Lieber Hanno Erwes, aus Brasilien nehmen jährlich bis zu 600 ausstellende Unternehmen und 30.000 Besucher an Messen in Deutschland teil. Die AHK Brasilien ist stark im Messegeschäft engagiert, vertritt die Deutsche Messe AG, Messe Hamburg sowie die Messe Berlin und kooperiert mit weiteren Messeveranstaltern. 2026 soll Brasilien Partnerland der Hannover Messe sein. Wird das Mercosur-Abkommen die Teilnahme brasilianischer Unternehmen an internationalen Messen in Deutschland verändern?

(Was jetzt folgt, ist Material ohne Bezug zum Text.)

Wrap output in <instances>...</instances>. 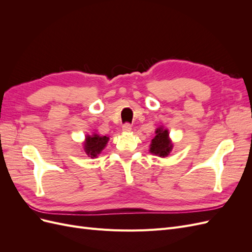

Die Dynamiken zwischen den USA und China schaffen ein einzigartiges Fenster für die europäische Zusammenarbeit. Besonders vielversprechend für deutsche Unternehmen sind dabei der Mercosur und die Region der Pazifischen Allianz. Das Abkommen könnte die Teilnahme brasilianischer Unternehmen an internationalen Messen in Deutschland in mehrfacher Hinsicht beeinflussen. Zunächst würde es die Zusammenarbeit zwischen der AHK Brasilien und deutschen Messeveranstaltern intensivieren und somit die Unterstützung für brasilianische Unternehmen erhöhen. Eine stärkere Kooperation würde den Firmen außerdem besseren Zugang zu Netzwerkmöglichkeiten und potenziellen Geschäftspartnern verschaffen. Darüber hinaus könnte das Abkommen den Austausch von Innovationen und Technologien fördern, was für beide Länder von Vorteil wäre. Schließlich könnte es das Messegeschäft in Deutschland ankurbeln und die Zahl der brasilianischen Aussteller steigern, was den wirtschaftlichen Austausch weiter fördert.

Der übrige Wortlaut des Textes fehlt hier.